We started with treating with surgery alone, and then moved to radiation and chemotherapy. Now, quite frequently, cancer is treated with targeted molecular therapies, which are therapies that are directed at specific unique variants in the genes that cause cancer. In fact, today, cancer is even thought of in the molecular terminology of cancer, not just lung cancer or breast cancer, but EGFR cancer or ALK cancer, described by the genes that caused the cancer.
More recently, newer therapies have evolved that harness the power of the patient’s own immune system to fight the cancer. Cancer cells are not normal and DNA damage doesn’t kill cancer cells. In fact, cancer cells often change or mutate in order to hide from our immune system.

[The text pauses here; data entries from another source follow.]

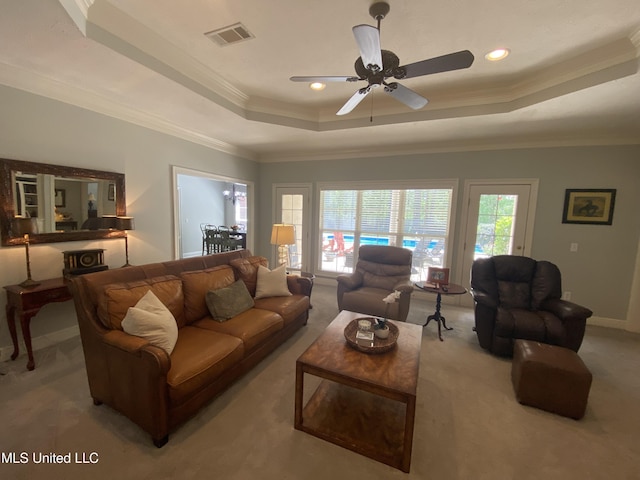 living room featuring visible vents, ceiling fan, a tray ceiling, and carpet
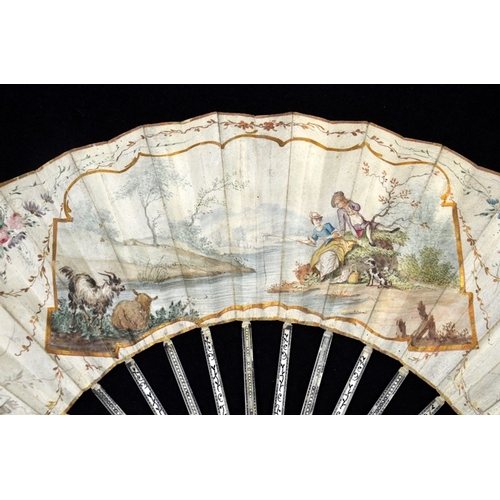 39 - λ A late 18th century Dutch ivory fan with carved, pierced and silvered guards and sticks with minut... 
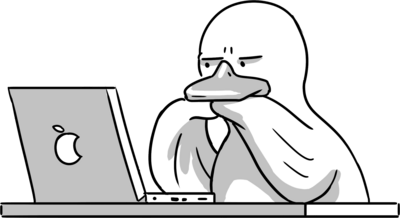 a rubber duck looking seriously at a laptop
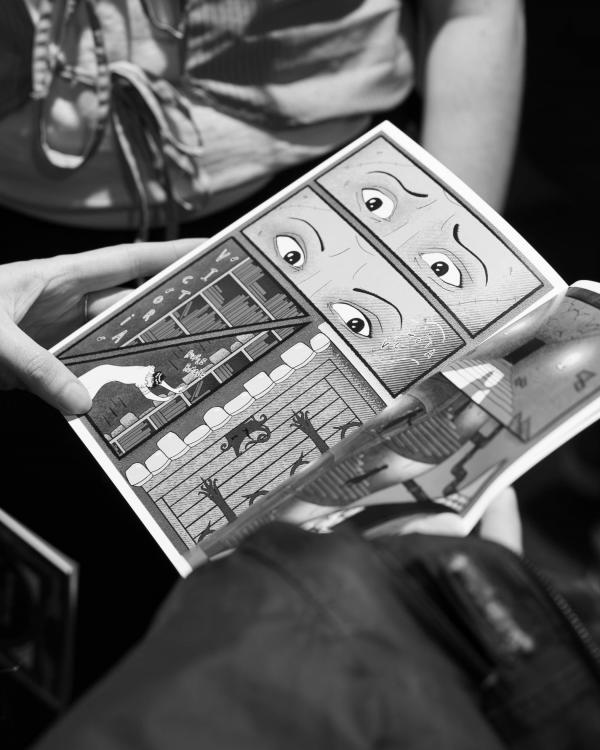 Attendees at the exhibition reading the comic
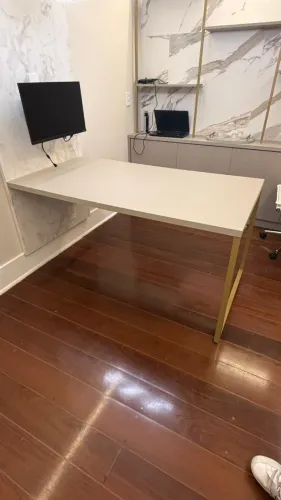 Mesa de MDF na cor Fendi com pé metálico dourado para fixação em parede.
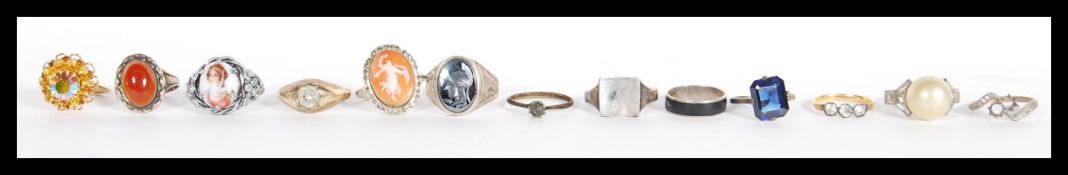 A collection of vintage 20th century rings to include a gold plated ring gypsy set with a white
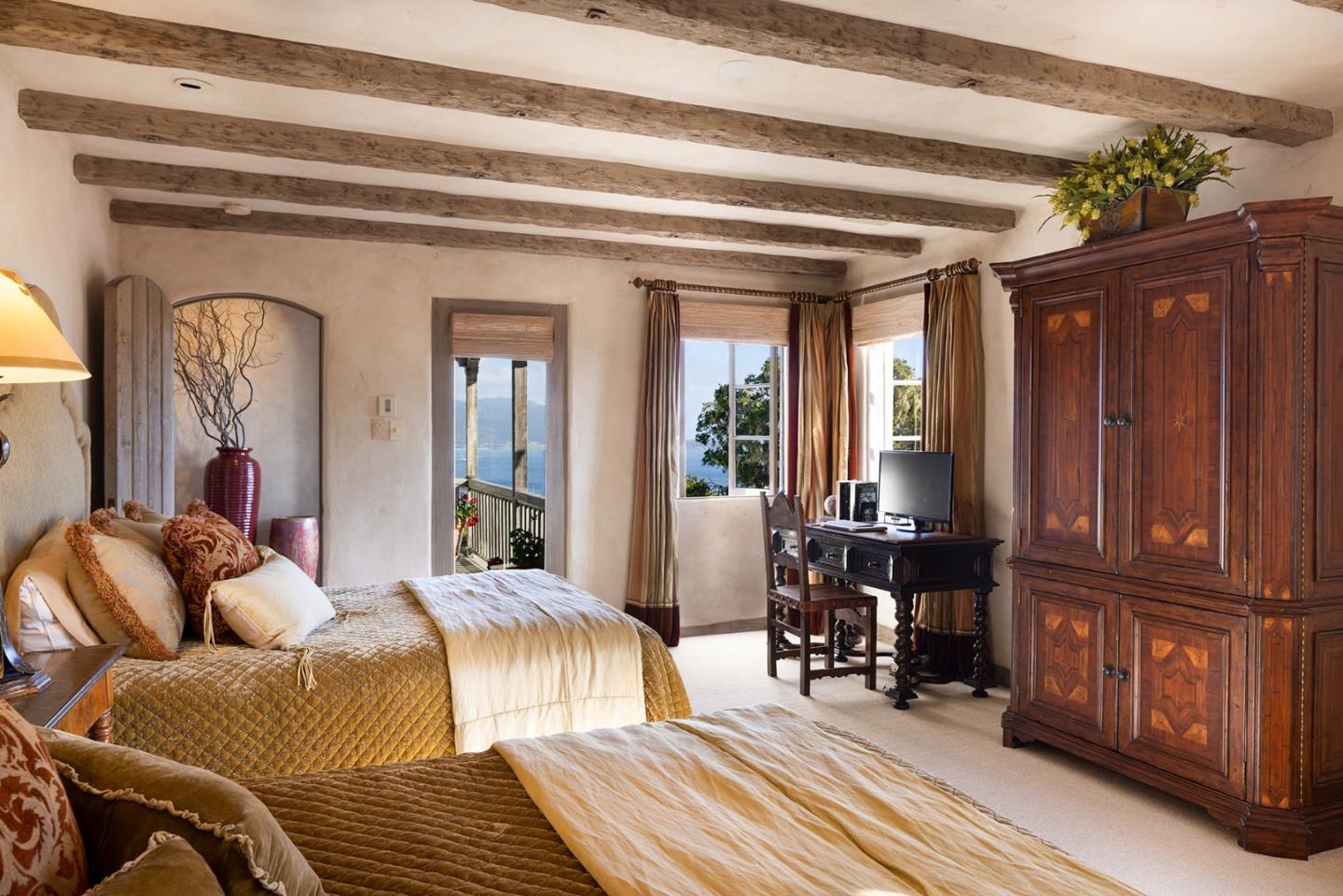 1463 Oleada Road Pebble Beach, CA 93953 - Photo 47 of 68 a living room with furniture and a fireplace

These new immunotherapy drugs alert the immune system to these mutated cells so that it can locate and destroy those cancer cells. You’ve probably seen ads on TV for drugs like Opdivo, Yervoy, or maybe Keytruda. In fact, Keytruda was the drug that was used to treat former President Jimmy Carter.

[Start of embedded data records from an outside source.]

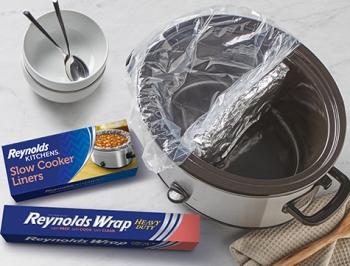 slow cooker with an aluminum foil divider and one side of the bowl lined with a slow cooker liner sitting alongside a package of Reynolds Kitchens Slow Cooker Liners and Reynolds Wrap Heavy Duty Foil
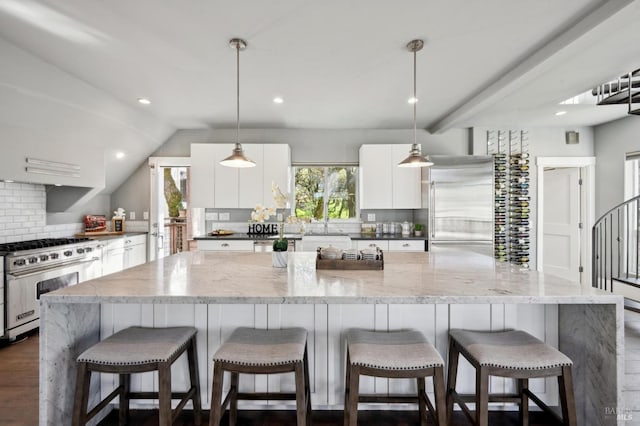 3292 Holland Dr, Santa Rosa, CA 95404 - kitchen featuring dark wood-style floors, a spacious island, decorative backsplash, white cabinetry, and high quality appliances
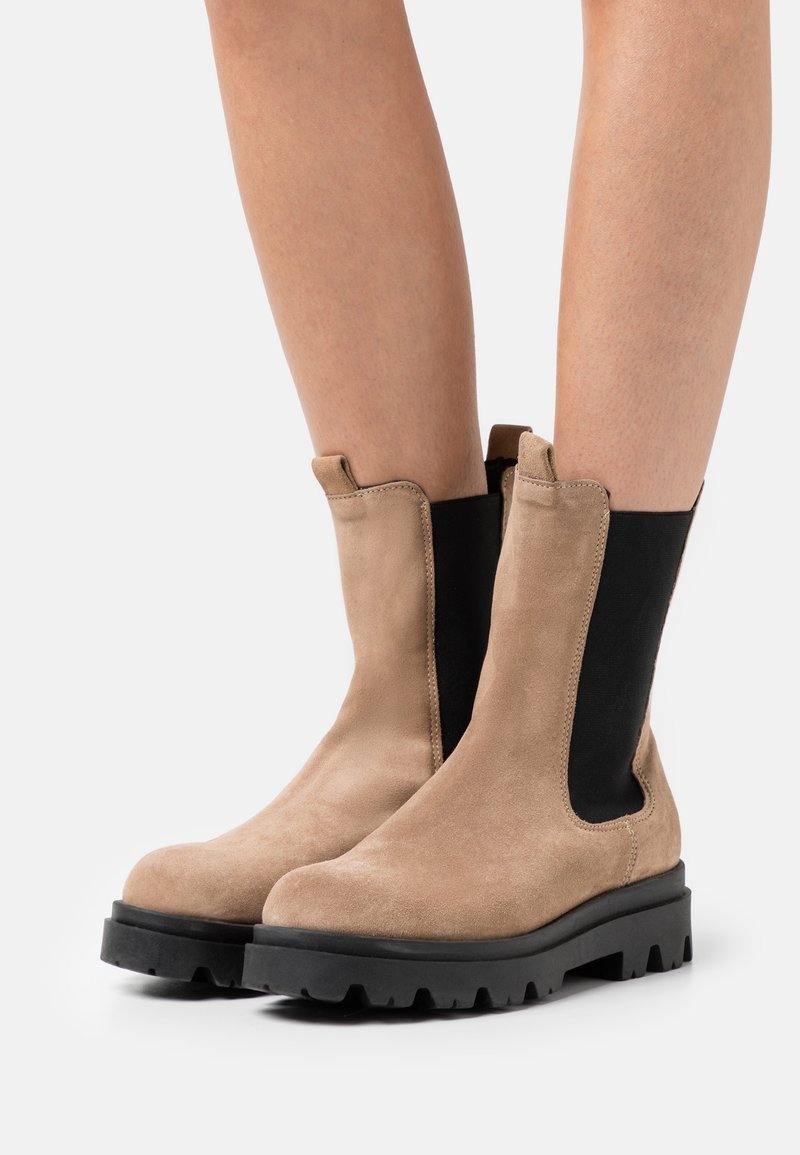 Beiga mockaskinn ankle boots med svarta elastiska sidopaneler, rund tå och gummitåsula; enkel, funktionell design.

The next revolution is already underway. We’re moving from treatment to prevention. Several companies are using DNA sequencing to look for cancer DNA that circulates in the blood in order to detect cancer earlier and earlier, even before symptoms appear or before a tumor can be seen on a scan. All from a simple tube of blood.
That all sounds great, but these technologies can’t help patients if they don’t have access to them. It turns out that the top cancer centers in the U.S. only treat about 10% of all cancer patients. That means 90% are in local hospitals and medical centers where this technology may not be available.
My goal and my drive is to enable labs all around the world to have access to this kind of technology so that patients can be closer to the technology that they need to get the best treatment. We’re working every day to make this technology simpler, faster, and more affordable in order to bring it closer to patients.
We are truly unlocking the power of the genome. From screening prior to and during pregnancy to testing for genetic diseases in newborns to screening for predisposition to molecular profiling of cancer, we’re using DNA sequencing to understand our individualized blueprint and use that information to inform better treatment decisions and improve quality of life.
We’re just getting started, though. There is much more to learn and much more to discover. Just like the internet or our smartphones, one day genomics will be a routine part of each one of our lives.